The | US Election 2004 Web Monitor Web Monitor captures the Web sites of the Fortune 1000 (the biggest US companies in terms of revenue), environmental organizations and international media from the US, Canada, UK, Australia and New Zealand. From these sites, the system processes more than 500,000 documents each week, comprising about 125 million words in 11 million sentences. This abundance of raw data allows three types of analysis (please refer to the technical description for additional details):

  • Attention presents the number of references to a particular candidate as a percentage relative to all candidate references in a given week.
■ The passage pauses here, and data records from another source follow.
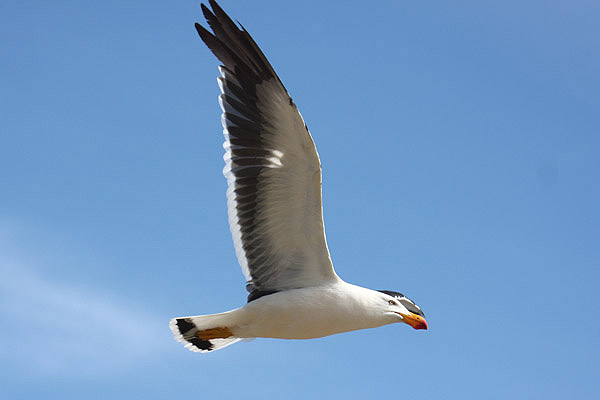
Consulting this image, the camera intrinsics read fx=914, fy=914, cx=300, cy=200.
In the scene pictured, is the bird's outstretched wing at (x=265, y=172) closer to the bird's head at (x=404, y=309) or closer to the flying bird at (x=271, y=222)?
the flying bird at (x=271, y=222)

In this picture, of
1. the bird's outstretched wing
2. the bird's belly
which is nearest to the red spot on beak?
the bird's belly

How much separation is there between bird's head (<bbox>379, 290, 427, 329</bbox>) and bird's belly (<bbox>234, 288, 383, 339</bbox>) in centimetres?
38

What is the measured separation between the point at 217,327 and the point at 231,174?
5.59ft

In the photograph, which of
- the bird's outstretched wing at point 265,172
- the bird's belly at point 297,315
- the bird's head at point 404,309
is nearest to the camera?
the bird's outstretched wing at point 265,172

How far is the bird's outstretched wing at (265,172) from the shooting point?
9789mm

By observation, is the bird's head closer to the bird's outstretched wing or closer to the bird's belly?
the bird's belly

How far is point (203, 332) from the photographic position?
10227mm

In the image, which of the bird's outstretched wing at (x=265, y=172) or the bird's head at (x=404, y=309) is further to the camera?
the bird's head at (x=404, y=309)

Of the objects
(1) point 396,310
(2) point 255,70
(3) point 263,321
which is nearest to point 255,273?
(3) point 263,321

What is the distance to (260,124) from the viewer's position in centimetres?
1000

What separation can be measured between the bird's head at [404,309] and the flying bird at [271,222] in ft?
0.04

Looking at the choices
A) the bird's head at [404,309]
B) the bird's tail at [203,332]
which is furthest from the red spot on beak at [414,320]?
the bird's tail at [203,332]

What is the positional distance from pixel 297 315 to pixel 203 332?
42.9 inches

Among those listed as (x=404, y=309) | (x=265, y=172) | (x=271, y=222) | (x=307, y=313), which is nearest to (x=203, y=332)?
(x=307, y=313)
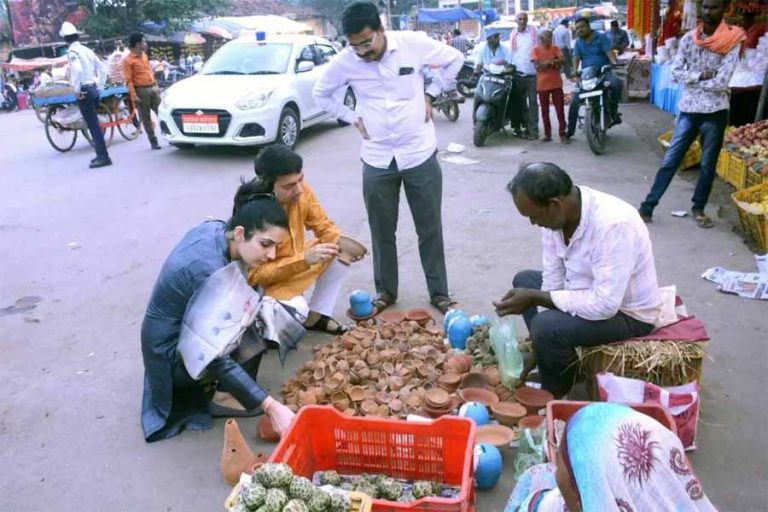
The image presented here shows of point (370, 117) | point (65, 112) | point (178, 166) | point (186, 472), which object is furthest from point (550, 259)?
point (65, 112)

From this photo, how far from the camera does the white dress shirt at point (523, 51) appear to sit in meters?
9.31

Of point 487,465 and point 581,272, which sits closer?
point 487,465

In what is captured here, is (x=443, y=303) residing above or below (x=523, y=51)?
below

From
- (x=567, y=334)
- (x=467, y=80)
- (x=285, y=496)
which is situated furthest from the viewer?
(x=467, y=80)

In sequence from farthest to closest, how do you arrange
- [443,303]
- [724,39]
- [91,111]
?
[91,111], [724,39], [443,303]

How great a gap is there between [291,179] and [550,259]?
4.51 ft

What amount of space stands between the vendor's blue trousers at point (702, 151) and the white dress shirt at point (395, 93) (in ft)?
7.44

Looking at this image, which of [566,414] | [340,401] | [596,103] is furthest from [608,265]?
[596,103]

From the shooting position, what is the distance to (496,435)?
2807 millimetres

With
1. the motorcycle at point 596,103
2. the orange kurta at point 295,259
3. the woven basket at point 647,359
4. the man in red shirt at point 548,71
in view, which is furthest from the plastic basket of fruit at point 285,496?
the man in red shirt at point 548,71

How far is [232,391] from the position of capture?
279cm

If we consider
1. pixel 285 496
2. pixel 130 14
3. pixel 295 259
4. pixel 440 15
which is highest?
pixel 130 14

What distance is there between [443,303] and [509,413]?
1.36m

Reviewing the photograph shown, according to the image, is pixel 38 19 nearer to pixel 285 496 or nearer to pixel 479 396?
pixel 479 396
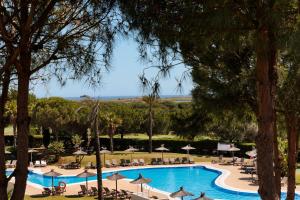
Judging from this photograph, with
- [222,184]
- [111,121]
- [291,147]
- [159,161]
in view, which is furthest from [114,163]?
[291,147]

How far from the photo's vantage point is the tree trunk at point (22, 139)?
6.50 metres

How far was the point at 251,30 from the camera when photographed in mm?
6203

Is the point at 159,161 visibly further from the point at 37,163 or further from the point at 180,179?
the point at 37,163

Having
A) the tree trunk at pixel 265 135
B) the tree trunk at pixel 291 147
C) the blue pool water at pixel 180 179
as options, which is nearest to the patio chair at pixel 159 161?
the blue pool water at pixel 180 179

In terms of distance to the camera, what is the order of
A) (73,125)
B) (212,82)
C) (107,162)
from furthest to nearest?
(73,125), (107,162), (212,82)

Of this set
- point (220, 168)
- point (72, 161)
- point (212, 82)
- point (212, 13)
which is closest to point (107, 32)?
point (212, 13)

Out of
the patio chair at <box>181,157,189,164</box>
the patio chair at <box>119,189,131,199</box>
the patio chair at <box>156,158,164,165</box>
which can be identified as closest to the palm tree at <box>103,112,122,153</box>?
the patio chair at <box>156,158,164,165</box>

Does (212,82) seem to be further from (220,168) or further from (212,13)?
(220,168)

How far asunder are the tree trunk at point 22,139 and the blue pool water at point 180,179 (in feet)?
55.8

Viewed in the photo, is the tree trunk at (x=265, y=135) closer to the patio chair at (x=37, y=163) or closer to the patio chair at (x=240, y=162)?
the patio chair at (x=240, y=162)

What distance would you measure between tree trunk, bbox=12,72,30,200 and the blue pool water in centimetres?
1700

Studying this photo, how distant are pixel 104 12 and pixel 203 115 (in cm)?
447

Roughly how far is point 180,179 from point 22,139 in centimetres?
2360

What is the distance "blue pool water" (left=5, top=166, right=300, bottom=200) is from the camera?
79.4 feet
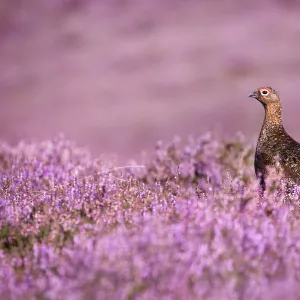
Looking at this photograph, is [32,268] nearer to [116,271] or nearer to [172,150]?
[116,271]

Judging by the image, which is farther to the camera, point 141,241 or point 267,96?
point 267,96

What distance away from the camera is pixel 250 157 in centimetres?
752

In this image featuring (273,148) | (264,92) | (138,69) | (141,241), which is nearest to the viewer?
(141,241)

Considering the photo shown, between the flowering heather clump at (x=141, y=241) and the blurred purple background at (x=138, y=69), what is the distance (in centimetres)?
556

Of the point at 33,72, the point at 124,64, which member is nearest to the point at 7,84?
the point at 33,72

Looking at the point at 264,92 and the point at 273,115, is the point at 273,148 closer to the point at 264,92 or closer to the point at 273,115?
the point at 273,115

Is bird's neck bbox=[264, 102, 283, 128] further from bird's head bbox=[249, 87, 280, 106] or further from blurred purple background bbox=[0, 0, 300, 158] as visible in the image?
blurred purple background bbox=[0, 0, 300, 158]

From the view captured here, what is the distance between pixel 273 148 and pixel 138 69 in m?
12.0

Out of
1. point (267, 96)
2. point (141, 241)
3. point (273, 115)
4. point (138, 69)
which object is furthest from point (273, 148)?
point (138, 69)

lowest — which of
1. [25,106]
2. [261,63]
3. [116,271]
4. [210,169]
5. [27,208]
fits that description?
[116,271]

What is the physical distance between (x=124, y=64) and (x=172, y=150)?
36.2 feet

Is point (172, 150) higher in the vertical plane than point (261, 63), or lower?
lower

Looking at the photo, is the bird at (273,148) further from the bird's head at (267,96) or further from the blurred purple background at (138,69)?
the blurred purple background at (138,69)

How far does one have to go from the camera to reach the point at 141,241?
3.62m
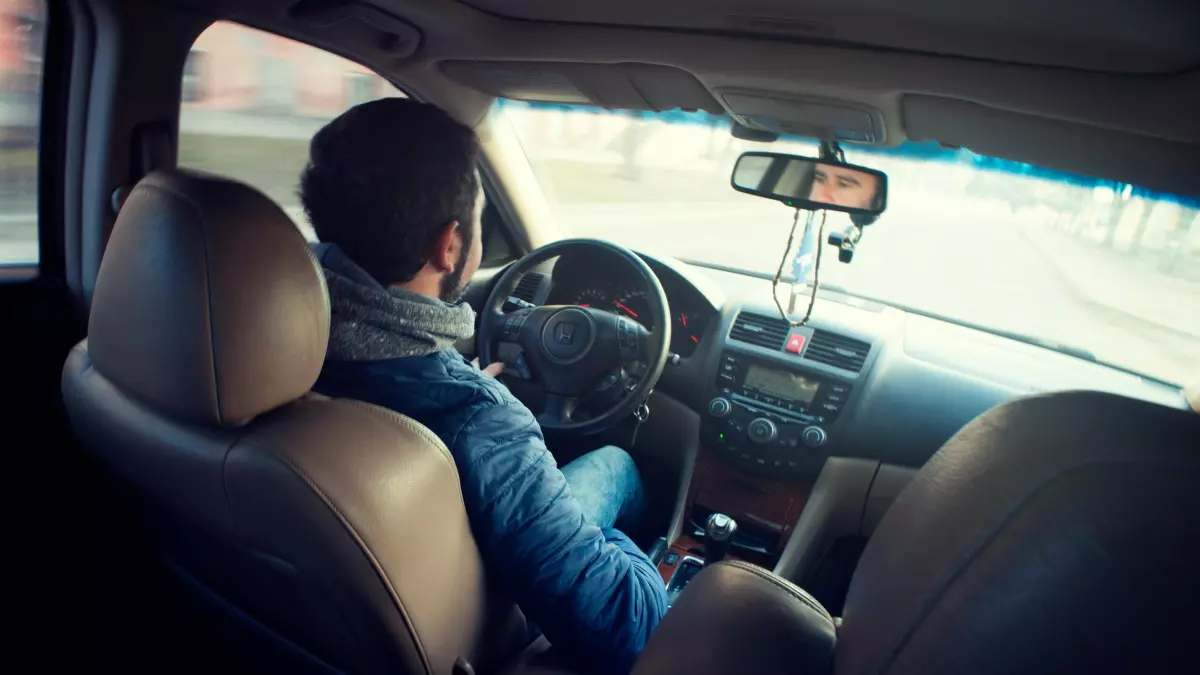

The small percentages next to each value indicate weekly changes.
  • Attitude tracks the semantic association of the candidate's name with positive and negative terms taken from a tagged dictionary. While attention is a percentage, attitude can have positive and negative values (zero represents neutral coverage).
  • Keywords identify topics associated with the presidential candidates by comparing the frequency of terms in sentences that contain the name of a candidate with a reference distribution taken from the sample's complete set of documents. Keywords in grey originate from a small number of documents and may not be representative. Moving the mouse pointer over underlined keywords reveals their common definition.

Related Publications

  • Scharl, A. (2004): "Web Coverage of Renewable Energy", Environmental Online Communication. Ed. A. Scharl. London: Springer. 25-34.
  • Weichselbraun, A. (2004): "Ontology-based Text Classification Using Mathematical Methods", PhD Thesis, Vienna University of Economics and Business Administration.
  • Scharl, A., Pollach, I. and Bauer, C. (2003). "Determining the Semantic Orientation of Web-based Corpora", Intelligent Data Engineering and Automated Learning (Lecture Notes in Computer Science, vol. 2016). Ed. J. Liu et al. Berlin: Springer. 840-849.
  • Scharl, A. (2000): Evolutionary Web Development. London: Springer.


Summary
This project of the ECOresearch Network automatically provides a weekly snapshot of international Web coverage. The results reflect online attention and attitude towards the US presidential candidates. Keywords grouped by political party and geographic region summarize the key issues associated with each candidate.